When working with NumPy arrays and JSON data serialization in Python, you may encounter the error stating that ‘array is not JSON serializable’. This error occurs because JSON is a text-based format that doesn’t natively handle NumPy’s binary array objects. Fortunately, there are multiple workarounds to effectively deal with this issue.

Understanding the Error

Before diving into the solutions, let’s understand why this error occurs. JSON is a standard data interchange format that serializes objects to string representations. However, since NumPy arrays are not built-in Python data types, the JSON module does not know how to convert these objects to strings. As a result, attempting to serialize a NumPy array using the json.dumps() function will throw an error.

Solution #1: Use Python’s Built-in Lists

NumPy arrays can be converted to lists, which are serializable by JSON. This method is straightforward, with the only drawback being the potential for increased memory usage with very large arrays.

  1. Convert the NumPy array to a Python list using tolist().
  2. Serialize the list using json.dumps().

Example:

import json
import numpy as np

# Create a NumPy array
dataset = np.array([1, 2, 3])

# Convert to a list and serialize
data_json = json.dumps(dataset.tolist())

# Output
print(data_json)

Notes: Converting to a list is simple and widely compatible, but may not be the most memory-efficient for large arrays.

Solution #2: Use a Custom JSON Encoder

Implement a custom JSON encoder that extends json.JSONEncoder to handle NumPy array serialization. This is more flexible and can be customized to handle various NumPy data types.
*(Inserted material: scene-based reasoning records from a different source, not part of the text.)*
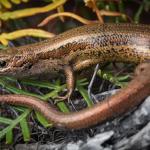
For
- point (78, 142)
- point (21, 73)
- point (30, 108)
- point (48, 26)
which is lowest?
point (78, 142)

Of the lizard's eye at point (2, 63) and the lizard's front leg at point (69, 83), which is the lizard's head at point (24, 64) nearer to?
the lizard's eye at point (2, 63)

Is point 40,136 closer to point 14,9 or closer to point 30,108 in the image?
point 30,108

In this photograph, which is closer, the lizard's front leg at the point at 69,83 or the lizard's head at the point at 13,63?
the lizard's front leg at the point at 69,83

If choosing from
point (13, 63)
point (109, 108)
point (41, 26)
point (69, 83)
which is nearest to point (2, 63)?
point (13, 63)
  1. Define a custom encoder that inherits from json.JSONEncoder.
  2. Override the default() method to serialize NumPy arrays.
  3. Pass this encoder to json.dumps().

Example:

import json
import numpy as np

class NumPyEncoder(json.JSONEncoder):
    def default(self, obj):
        if isinstance(obj, np.ndarray):
            return obj.tolist()
        return json.JSONEncoder.default(self, obj)
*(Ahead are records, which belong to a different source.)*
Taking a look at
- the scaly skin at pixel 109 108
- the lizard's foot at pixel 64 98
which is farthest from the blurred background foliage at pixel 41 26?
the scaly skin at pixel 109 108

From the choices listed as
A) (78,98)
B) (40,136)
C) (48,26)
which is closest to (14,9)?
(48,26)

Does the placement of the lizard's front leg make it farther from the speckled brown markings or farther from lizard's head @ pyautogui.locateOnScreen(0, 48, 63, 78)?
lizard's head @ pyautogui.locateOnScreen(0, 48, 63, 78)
dataset = np.array([1, 2, 3])
data_json = json.dumps(dataset, cls=NumPyEncoder)
print(data_json)

Notes: This method is more complex but allows for more control over serialization, and can be extended to handle different data types.

Solution #3: Use Serialization Libraries

Utilize third-party libraries such as pandas or json_tricks, which can natively handle NumPy array serialization to JSON. These libraries can deal with more complex data types and structures.

  1. Install the serialization library (e.g., pip install pandas).
  2. Use the library’s built-in functions for serialization.
import pandas as pd
import numpy as np

# Create a NumPy array wrapped in a pandas DataFrame
dataframe = pd.DataFrame(np.array([1, 2, 3]))

# Serialize using pandas' to_json() function
data_json = dataframe.to_json()

# Output
print(data_json)

Notes: These libraries provide powerful serialization options but add dependencies to your project.

Conclusion

When facing the ‘array is not JSON serializable’ error in NumPy, the solutions shown above can help resolve the issue. Whether you choose to convert NumPy arrays to lists, implement a custom JSON encoder, or opt for a third-party serialization library, understanding how to manipulate data formats will enable you to work with JSON and NumPy seamlessly in Python.